Interestingly, even as fans would go on to protest Carol’s labor conditions, in general they seem to have little desire to know the zhongzhiren in real life—they prefer them in character. In June 2021, A-Soul’s announced interactive offline fan meeting was boycotted by fans in part from fear that “extreme fans [would] be secretly filming and stalking, seeking physical contact . . .” (Xue 126). Fans of A-Soul want to “build a virtual utopia, a virtual emotional support,” and exposure to the actual zhongzhiren would ruin this utopia (Boboziquan qtd. in Xue 127). Ultimately, Xue argues that “The advantage of virtual idols is not ‘either real or virtual’, but ‘the power of collage’” (122). She points out that young generations find themselves in an inverse of traditional relationships: distant relationships with people in real life bring about emotional emptiness, while the virtual beings in cyberspace become the source of true emotions in subjective feelings. They move between the real and the virtual, taking desirable elements and collaging them to create a ‘perfect’ object for emotional projection. Xue defines such a phenomenon as “emotional realism,” echoing Turkle’s idea that authenticity is manifested relationally rather than intrinsic to a given object or actor. Xue further argues that the process of exercising the power of collage, creating desirable images, and generating emotions allows fans to confirm their own existence—“I love, therefore I am” (122-123).

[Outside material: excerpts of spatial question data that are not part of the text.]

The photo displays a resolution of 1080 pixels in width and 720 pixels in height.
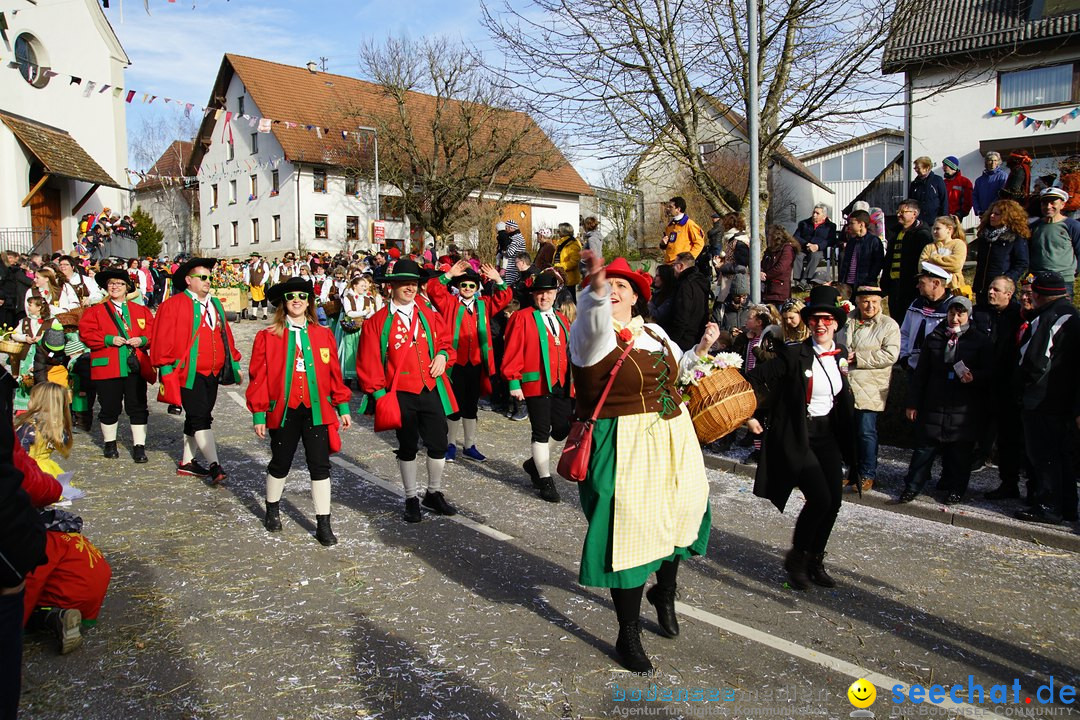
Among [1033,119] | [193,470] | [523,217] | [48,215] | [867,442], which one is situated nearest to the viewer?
[867,442]

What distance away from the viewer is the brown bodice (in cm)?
418

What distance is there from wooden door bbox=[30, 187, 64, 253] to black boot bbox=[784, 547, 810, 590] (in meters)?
29.2

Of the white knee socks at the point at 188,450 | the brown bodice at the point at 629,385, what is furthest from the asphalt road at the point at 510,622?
the brown bodice at the point at 629,385

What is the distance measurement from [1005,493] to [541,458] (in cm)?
408

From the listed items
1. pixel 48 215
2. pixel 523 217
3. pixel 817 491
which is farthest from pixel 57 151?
pixel 817 491

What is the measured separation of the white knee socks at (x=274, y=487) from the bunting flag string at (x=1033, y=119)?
25208mm

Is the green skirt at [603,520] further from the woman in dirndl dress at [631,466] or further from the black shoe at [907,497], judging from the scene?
the black shoe at [907,497]

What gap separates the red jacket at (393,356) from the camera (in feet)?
22.1

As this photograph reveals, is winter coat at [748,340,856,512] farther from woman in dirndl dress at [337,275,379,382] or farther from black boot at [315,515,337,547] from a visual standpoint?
woman in dirndl dress at [337,275,379,382]

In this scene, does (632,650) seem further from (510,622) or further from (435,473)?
(435,473)

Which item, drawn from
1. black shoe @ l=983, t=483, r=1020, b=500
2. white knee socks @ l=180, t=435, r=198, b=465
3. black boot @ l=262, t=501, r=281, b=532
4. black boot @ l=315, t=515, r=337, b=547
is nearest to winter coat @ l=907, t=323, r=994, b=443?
black shoe @ l=983, t=483, r=1020, b=500

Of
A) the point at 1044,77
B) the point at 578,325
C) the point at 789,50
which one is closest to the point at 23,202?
the point at 789,50

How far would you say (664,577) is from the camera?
14.8 ft

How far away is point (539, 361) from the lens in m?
7.77
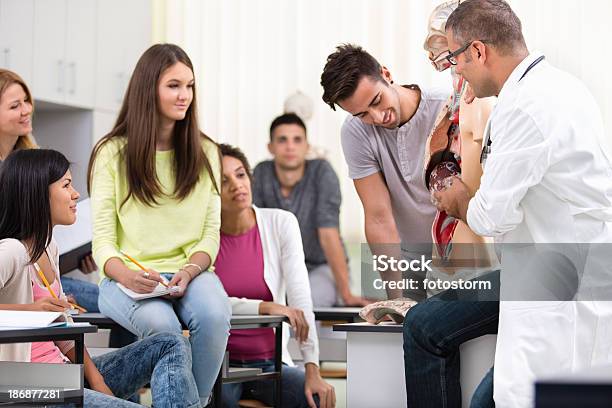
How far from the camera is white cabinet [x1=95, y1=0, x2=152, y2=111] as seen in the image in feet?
17.4

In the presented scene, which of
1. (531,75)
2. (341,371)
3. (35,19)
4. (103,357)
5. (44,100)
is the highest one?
(35,19)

This idealism seeks to weaken the dichotomy of real and virtual, allowing humans in virtual relationships to experience authenticity as well as power—the authorship and curation of their own emotions. Advances in technology have not made digital beings more authentic, but have instead have increased our capacity to receive them as authentic. As digital entities become more convincing in their authenticity, perhaps with the support of human surrogates like zhongzhiren, humans will have ever more opportunities to discover the mechanics and the possibilities of our capacity to relate. The experiment will continue: how will we love you, our virtual lovers—and who are we as we love?
Works Cited
Deng, Iris. “Dismissal of a ByteDance-owned virtual singer prompts backlash, claims of abuse, signalling challenges for booming industry.” South China Morning Post, 18 May 2022, www.scmp.com/tech/tech-trends/article/3178171/dismissal-bytedance-owned-virtual-singer-prompts-backlash-claims.
Her. Directed by Spike Jonze, Warner Bros. Pictures, 2013.
“[VR Human Documentary] Mother Meets Her Deceased Daughter through VR Technology.” YouTube, uploaded by MBClife, 6 Feb. 2020, www.youtube.com/watch?v=uflTK8c4w0c&t=3s.
Tobin, Meaghan, and Viola Zhou. “The overworked humans behind China’s virtual influencers.” Rest of World, 28 July 2022, restofworld.org/2022/china-virtual-idols-labor/.
Turkle, Sherry. “Authenticity in the age of digital companions.” Interaction Studies, vol. 8, no. 3, 2007, pp. 501–517, www.dhi.ac.uk/san/waysofbeing/data/communities-murphy-turkle-2007.pdf.
Xue, Jing. “‘I Love, Therefore I Am’: Virtual Idols and the ‘Emotional Realism.’” Theory and Criticism of Literature and Art, no. 6, 2022, pp. 115–126, doi:10.16532/j.cnki.1002-9583.2022.06.030.